There is a bi-directional graph with n vertices, where each vertex is labeled from 0 to n - 1 (inclusive). The edges in the graph are represented as a 2D integer array edges, where each edges[i] = [ui, vi] denotes a bi-directional edge between vertex ui and vertex vi. Every vertex pair is connected by at most one edge, and no vertex has an edge to itself.
You want to determine if there is a valid path that exists from vertex source to vertex destination.
Given edges and the integers n, source, and destination, return true if there is a valid path from source to destination, or false otherwise.
- Basic DFS with stack
class Solution {
public:
bool validPath(int n, vector<vector<int>>& edges, int source, int destination)
{
vector<vector<int>> adj_list(n);
for (auto& edge : edges) {
adj_list[edge[0]].push_back(edge[1]);
adj_list[edge[1]].push_back(edge[0]);
}
stack<int> st;
st.push(source);
vector<bool> visited(n, false);
while (!st.empty()) {
int curr = st.top();
st.pop();
if (curr == destination) {
return true;
}
for (auto& next : adj_list[curr]) {
if (!visited[next]) {
visited[next] = true;
st.push(next);
}
}
}
return false;
}
};- If path exist between 2 nodes then they are in same component.

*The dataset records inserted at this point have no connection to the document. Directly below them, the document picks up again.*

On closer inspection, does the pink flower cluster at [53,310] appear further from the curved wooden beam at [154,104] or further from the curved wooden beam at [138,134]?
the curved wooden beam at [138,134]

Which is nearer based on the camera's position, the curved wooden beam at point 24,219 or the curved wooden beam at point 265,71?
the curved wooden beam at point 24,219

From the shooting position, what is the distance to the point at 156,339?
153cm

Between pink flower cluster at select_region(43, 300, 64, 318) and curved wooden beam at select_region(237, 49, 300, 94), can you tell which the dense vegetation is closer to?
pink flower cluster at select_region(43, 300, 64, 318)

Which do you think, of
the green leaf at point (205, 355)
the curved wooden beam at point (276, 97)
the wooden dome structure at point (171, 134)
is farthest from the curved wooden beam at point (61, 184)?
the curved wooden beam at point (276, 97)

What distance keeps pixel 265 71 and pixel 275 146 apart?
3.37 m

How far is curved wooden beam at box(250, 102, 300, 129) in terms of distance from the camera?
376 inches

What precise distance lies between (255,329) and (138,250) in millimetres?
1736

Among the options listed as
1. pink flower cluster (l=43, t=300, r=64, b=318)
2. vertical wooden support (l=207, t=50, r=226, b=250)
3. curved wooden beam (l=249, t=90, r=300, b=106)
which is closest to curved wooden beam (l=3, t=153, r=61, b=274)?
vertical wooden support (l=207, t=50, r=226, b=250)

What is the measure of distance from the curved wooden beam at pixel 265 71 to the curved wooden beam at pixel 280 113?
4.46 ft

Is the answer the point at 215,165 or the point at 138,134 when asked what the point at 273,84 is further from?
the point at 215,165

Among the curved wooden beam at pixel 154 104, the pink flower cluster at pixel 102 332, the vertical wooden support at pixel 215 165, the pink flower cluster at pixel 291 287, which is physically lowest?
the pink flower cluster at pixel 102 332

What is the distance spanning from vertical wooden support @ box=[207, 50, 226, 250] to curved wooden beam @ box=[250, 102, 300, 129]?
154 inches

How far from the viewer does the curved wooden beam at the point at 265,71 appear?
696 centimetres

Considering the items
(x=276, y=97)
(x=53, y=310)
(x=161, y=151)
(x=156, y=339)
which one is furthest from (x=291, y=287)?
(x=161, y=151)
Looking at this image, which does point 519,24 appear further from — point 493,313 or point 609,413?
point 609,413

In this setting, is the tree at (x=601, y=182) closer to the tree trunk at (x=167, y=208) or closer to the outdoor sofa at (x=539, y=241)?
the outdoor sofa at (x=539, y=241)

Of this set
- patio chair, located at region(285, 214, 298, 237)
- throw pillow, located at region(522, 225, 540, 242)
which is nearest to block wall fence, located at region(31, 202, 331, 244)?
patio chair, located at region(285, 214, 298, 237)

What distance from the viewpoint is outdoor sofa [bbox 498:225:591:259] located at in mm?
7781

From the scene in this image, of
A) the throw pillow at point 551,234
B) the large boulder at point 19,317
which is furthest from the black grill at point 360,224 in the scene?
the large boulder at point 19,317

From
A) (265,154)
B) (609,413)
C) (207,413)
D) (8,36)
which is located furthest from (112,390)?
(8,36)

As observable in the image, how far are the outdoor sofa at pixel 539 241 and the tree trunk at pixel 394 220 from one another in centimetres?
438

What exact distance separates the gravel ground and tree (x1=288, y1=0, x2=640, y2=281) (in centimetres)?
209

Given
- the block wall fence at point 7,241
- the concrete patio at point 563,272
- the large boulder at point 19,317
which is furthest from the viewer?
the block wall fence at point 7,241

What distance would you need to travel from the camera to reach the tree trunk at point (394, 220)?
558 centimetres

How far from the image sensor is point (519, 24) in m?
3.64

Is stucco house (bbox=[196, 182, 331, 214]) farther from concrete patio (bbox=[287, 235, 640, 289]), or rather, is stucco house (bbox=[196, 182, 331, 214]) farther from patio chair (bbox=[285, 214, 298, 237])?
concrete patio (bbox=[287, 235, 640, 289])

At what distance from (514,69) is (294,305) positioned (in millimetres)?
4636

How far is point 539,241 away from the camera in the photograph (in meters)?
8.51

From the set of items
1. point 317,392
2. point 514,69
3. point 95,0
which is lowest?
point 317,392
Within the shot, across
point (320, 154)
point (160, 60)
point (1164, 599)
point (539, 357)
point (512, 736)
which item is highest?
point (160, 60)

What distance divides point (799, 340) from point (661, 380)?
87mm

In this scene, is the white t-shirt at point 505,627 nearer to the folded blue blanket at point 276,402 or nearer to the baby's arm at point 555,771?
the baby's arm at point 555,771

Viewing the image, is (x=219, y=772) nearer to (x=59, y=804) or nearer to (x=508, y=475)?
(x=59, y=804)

- We can use UnionFind to know if source and destination are in same component.
class UnionFind {
private:
int* parent;
int* nodeRank;
int n;
int connectedCount;
public:
// TC: O(N)
UnionFind(int sz)
{
this->n = sz;
this->connectedCount = sz;
parent = new int[n + 1];
nodeRank = new int[n + 1];
for (int i = 0; i <= n; i++) {
parent[i] = i;
nodeRank[i] = 0;
}
}
// TC: O(1) amortized
int findParent(int node)
{
if (node == parent[node])
return node;
return parent[node] = findParent(parent[node]); // path compression
}
// TC: O(1) amortized
void unionSet(int u, int v)
{
u = findParent(u);
v = findParent(v);
// union by rank
if (u != v) {
if (nodeRank[u] < nodeRank[v])
parent[u] = v;
else if (nodeRank[u] > nodeRank[v])
parent[v] = u;
else {
parent[v] = u; // join to anyone
nodeRank[u]++; // increase rank(level)
}
connectedCount--;
}
}
// TC: O(1) amortized
bool connected(int u, int v)
{
return findParent(u) == findParent(v);
}
// TC: O(1)
int getConnectedCount()
{
return connectedCount;
}
};
class Solution {
public:
bool validPath(int n, vector<vector<int>>& edges, int source, int destination)
{
UnionFind uf(n);
for (auto& edge : edges) {
uf.unionSet(edge[0], edge[1]);
}
return uf.connected(source, destination);
}
};